Hundreds of residents displaced by landslides in Indonesia

A landslide in Pagaran Honas village, Badiri district in Central Tapanuli regency, North Sumatra, on Friday forced 287 residents to take shelter.

Ten homes were reportedly destroyed by the landslide, while a school building was on the verge of collapse. No casualties were reported in the disaster.

As of Friday noon, Pagaran Honas village was still isolated. Meanwhile, road access to Aek Botot village, home to some 350 people, was also cut after a stretch of it was buried by debris.

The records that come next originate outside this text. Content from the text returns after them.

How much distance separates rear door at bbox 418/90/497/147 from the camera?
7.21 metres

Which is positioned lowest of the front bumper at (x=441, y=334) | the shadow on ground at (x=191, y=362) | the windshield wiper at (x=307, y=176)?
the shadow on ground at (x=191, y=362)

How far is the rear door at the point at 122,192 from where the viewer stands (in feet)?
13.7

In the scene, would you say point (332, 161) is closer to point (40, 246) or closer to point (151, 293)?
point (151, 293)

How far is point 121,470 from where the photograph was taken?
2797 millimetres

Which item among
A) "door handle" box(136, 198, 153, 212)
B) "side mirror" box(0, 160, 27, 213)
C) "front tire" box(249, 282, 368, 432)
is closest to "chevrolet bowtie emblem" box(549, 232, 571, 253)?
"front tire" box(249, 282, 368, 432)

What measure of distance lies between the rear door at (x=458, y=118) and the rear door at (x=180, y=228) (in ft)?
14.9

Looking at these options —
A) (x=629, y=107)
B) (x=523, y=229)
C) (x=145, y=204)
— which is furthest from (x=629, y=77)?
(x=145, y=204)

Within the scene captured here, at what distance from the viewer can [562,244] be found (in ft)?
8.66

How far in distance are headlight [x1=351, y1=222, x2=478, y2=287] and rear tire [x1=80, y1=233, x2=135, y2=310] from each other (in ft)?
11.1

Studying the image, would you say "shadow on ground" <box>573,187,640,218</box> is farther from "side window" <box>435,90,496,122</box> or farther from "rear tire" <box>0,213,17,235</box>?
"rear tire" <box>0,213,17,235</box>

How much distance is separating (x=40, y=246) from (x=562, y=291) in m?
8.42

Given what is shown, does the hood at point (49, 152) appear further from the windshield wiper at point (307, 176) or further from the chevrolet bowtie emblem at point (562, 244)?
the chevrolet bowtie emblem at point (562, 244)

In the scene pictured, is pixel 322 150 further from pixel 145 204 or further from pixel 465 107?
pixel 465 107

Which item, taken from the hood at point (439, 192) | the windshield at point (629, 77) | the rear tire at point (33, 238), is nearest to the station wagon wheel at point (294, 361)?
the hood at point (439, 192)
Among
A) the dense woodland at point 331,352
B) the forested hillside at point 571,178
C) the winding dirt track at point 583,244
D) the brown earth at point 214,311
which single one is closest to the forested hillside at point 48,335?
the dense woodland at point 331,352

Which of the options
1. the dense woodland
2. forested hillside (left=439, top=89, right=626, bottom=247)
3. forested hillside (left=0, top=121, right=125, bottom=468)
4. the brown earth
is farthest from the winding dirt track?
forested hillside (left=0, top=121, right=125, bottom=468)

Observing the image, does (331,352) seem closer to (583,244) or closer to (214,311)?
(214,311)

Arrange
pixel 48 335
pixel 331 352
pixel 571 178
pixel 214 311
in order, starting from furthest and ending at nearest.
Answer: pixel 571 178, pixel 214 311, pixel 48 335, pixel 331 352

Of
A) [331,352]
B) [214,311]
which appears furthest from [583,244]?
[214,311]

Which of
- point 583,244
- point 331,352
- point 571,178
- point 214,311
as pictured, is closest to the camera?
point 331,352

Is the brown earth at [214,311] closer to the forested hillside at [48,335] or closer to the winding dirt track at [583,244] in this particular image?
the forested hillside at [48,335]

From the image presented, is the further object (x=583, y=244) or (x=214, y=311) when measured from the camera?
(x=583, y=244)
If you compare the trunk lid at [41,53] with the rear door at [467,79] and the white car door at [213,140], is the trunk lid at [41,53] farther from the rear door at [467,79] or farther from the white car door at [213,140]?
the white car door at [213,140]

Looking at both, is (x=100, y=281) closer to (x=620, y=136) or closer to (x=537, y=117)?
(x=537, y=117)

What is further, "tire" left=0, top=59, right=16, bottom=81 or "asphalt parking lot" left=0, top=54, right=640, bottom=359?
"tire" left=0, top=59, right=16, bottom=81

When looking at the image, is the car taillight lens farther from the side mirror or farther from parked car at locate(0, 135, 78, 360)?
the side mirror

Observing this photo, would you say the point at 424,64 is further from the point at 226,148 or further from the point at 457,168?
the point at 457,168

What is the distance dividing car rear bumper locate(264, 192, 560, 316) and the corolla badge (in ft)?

The prevention affairs head at the Central Tapanuli Disaster Mitigation Agency (BPBD), Safaruddin Ananda Nasution, said a search and rescue team and some heavy machinery had been sent to the location to help the evacuation process and open access to Aek Botot village. He, however, acknowledged this had yet to be achieved and all the residents in Aek Botot were still isolated.

Safaruddin said the landslide also destroyed 10 homes in Pagaran Honas. He added people's activities had been stopped for the time being.

"As many as 287 Pagaran Honas villagers have been evacuated in case of further landslides. They are in tents at the shelter camp in Dusun I," Safaruddin told The Jakarta Post on Friday.

Safaruddin said the chance of subsequent landslides in the village was high as it is located low in a hilly area, and rain was still falling heavily over Central Tapanuli.

He added Central Tapanuli was hit by landslides almost every year during the rainy season. This month, he said landslides had taken place twice in the regency.

The first was in Sibio-Bio village last week, when two couples were buried and killed, and a four-month-old baby went missing.

The SAR team and Indonesian Military (TNI) soldiers found the remains of the baby in the Garoga River on Nov. 26 at around 12 p.m.

The second landslide, in Pagaran Honas village, occurred several days later on Thursday.

Hendra Suwarta from the Medan office of the Meteorology, Climatology and Geophysics Agency (BMKG) reminded residents in Central Tapanuli and regions on the western coast to remain alert for landslides as the rain intensity in the region was still regarded as high.

He said rainfall in North Sumatra would reduce between December and January next year.

Separately, hundreds of homes in Kota Pinang district, South Labuhan Batu regency, on Friday were engulfed by a meter of water caused by torrential rain over the past week. As a result, residents had been forced to evacuate to safer areas.

Kota Pinang resident Irwansyah said the flooding had started Wednesday. As of Friday noon, it had not receded. He said the flood was triggered by the Barumun River bursting its banks because of continuous rain over the past week.

Irwansyah expressed hope that the government would immediately intervene to overcome the annual floods in the area.

Based on data from the National Disaster Mitigation Agency (BNPB), as many as 1,136 floods, landslides and whirlwinds had taken place this year. The disasters had killed 355 people, displaced more than 1.7 million and damaged more than 25,000 homes.

The damage from flash floods in North Sumatra would take up to Rp 1.4 trillion (US$114.4 million) to repair in 2014.

BNPB described areas prone to landslides in Sumatra as being hilly and mountainous regions, including areas located along the Bukit Barisan mountain range stretching through Aceh, North Sumatra and West Sumatra.